Au matin de cette seconde journée, je suis hanté par une idée : ne pas connaitre à nouveau la désillusion d'un abandon comme en 2005 ou la Bol d'Or m'avait laissé en rase campagne picarde. C'est donc pas trés rassuré que je m'élance de Reims cap au sud. Au bout de 40 km, je perds cette fois définitivement ma chicane d'échappement. Boucan garanti jusqu'à Toulon ! Encore merci à mon ami le commissaire technique qui a eu la bonne idée de m'obliger à trifouiller ce pot.
Cerisiers, 3mn40 d'arrêt, tout le monde descend ! Au pied de la spéciale du jour, à Cerisiers, à coté de Sens, sur-motivé à l'idée de bien faire, je relis mes notes de reconnaissances prises au mois d'aout, et me répete comme une liste de courses le début "1er gauche à fond". J'ai pu alors trés rapidement juger de la différence entre un virage abordé sur le sec et avec des pneus chauds, et le même virage abordé sur chaussée humide avec des pneus froids... Alors que je glissais à vive allure sur le traitre bitume vers un fossé peu accueillant, je répetais cette fois sous le casque "quel con, mais quel con !" A l'aide de commissaires de piste au départ peu zélés, j'arrivais à remettre en route mon pauvre nexus, plein de terre et d'herbe. Brave machine qui repart au quart de tour malgré ce mauvais traitement, et qui me permet de passer à côté de l'abandon.
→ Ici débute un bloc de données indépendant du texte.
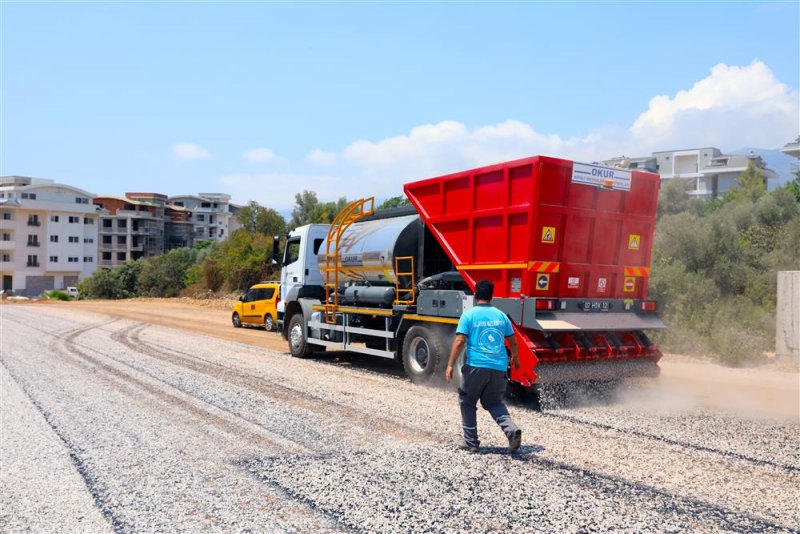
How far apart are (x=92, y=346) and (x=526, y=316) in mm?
13272

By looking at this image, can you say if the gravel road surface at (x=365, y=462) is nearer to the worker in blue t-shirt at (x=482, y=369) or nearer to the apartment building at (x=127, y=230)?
the worker in blue t-shirt at (x=482, y=369)

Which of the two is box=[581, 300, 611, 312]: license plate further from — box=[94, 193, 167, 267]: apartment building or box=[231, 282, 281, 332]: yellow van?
box=[94, 193, 167, 267]: apartment building

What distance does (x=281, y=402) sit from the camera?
965cm

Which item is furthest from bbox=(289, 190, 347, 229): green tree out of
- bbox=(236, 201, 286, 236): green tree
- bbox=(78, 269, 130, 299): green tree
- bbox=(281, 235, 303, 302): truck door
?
bbox=(281, 235, 303, 302): truck door

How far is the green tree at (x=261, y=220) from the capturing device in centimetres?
5466

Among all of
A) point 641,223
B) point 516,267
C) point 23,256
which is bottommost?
point 23,256

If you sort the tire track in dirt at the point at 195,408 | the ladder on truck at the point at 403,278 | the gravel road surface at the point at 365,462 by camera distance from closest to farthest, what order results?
the gravel road surface at the point at 365,462 < the tire track in dirt at the point at 195,408 < the ladder on truck at the point at 403,278

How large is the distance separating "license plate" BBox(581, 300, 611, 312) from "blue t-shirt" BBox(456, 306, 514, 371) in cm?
318

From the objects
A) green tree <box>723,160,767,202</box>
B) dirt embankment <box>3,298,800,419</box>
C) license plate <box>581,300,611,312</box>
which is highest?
green tree <box>723,160,767,202</box>

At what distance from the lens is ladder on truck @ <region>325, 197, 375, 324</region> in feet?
47.3

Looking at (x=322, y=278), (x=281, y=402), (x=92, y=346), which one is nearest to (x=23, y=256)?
(x=92, y=346)

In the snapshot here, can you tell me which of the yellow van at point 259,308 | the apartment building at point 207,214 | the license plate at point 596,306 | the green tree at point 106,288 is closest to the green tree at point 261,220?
the green tree at point 106,288

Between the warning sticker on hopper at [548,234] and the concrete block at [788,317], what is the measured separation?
7941 millimetres

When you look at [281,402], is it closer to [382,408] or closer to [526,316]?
[382,408]
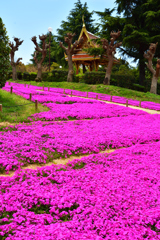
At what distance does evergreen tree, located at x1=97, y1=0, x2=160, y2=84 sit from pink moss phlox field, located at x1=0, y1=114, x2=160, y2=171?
2445 centimetres

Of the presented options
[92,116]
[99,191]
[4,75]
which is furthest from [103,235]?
[4,75]

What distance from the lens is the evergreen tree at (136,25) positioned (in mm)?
32875

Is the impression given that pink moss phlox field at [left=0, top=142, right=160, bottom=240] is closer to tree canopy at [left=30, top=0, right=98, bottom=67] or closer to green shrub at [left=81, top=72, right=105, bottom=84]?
green shrub at [left=81, top=72, right=105, bottom=84]

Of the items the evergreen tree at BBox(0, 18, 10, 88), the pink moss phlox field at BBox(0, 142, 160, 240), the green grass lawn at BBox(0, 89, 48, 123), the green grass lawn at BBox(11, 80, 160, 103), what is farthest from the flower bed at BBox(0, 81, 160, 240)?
the green grass lawn at BBox(11, 80, 160, 103)

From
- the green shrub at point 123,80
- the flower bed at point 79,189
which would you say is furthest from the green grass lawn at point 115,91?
the flower bed at point 79,189

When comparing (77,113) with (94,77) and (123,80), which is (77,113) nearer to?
(94,77)

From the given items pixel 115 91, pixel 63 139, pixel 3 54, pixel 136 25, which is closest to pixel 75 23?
pixel 136 25

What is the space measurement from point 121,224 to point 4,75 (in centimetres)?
1511

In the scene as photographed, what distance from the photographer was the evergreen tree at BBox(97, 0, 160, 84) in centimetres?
3288

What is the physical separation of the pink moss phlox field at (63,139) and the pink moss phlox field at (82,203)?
121cm

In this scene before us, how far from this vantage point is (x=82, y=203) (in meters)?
5.03

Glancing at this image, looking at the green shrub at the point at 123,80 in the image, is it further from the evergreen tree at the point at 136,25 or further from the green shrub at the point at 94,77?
the evergreen tree at the point at 136,25

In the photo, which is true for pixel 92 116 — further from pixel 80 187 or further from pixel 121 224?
pixel 121 224

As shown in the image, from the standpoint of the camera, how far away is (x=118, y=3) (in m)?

Décidement, cette deuxième journée ! Arrivée peu glorieuse à Magny-Cours ou mes compères du RM 95 m'attendent et m'aident à redonner meilleure allure au Gilera et à aborder la première spéciale de nuit sur le célèbre circuit. Mon vieux pote Jean-Pierre Coursault, ex pilote de championnat d'Europe est venu me remonter le moral.
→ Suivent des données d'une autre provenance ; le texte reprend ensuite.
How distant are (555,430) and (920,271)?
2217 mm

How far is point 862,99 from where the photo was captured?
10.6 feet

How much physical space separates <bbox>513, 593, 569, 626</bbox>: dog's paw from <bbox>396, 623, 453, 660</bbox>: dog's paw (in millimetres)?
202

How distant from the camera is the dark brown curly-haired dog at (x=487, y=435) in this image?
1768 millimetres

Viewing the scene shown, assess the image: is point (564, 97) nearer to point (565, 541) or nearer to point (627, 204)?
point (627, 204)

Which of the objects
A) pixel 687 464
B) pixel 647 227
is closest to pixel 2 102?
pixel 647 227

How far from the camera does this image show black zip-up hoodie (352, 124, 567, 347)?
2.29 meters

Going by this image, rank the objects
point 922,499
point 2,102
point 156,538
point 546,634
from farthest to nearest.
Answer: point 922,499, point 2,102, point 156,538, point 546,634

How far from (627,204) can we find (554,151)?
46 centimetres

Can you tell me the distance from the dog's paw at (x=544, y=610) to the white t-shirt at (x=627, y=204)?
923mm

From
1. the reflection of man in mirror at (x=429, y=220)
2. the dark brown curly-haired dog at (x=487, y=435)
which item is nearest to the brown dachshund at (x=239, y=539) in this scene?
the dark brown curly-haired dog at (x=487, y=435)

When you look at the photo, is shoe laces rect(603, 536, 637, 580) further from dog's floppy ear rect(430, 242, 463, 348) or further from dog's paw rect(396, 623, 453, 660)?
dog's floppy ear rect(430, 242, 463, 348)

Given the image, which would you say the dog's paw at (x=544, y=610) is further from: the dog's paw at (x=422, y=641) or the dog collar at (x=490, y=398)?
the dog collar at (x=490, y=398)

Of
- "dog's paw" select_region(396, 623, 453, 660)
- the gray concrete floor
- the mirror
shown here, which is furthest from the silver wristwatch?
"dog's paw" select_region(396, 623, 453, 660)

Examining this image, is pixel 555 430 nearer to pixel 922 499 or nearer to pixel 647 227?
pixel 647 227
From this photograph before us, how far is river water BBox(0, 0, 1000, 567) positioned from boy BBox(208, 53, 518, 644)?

Drôle de sensation que de piloter sur circuit la nuit, sutrout au milieu d'une bande de furieux. Les dimensions du circuit mettent encore plus en évidence le manque d'accélération par rapport aux T Max bodybuildés. Sur la grille de départ, tout le monde m'enfume... Idéalement placé à l'extérieur, j'arrive à remonter quelques places. Aprés une belle arsouille ou j'ai bien failli me faire percuté par un inconscient ressorti du bac à sable avant les stands, sans mème regarder la piste, je termine à la 8eme place des scoots. Pas si mal, vu mon départ. Cette longue deuxième journée s'achève avec la satisfaction, malgré les difficultés d'être encore en course.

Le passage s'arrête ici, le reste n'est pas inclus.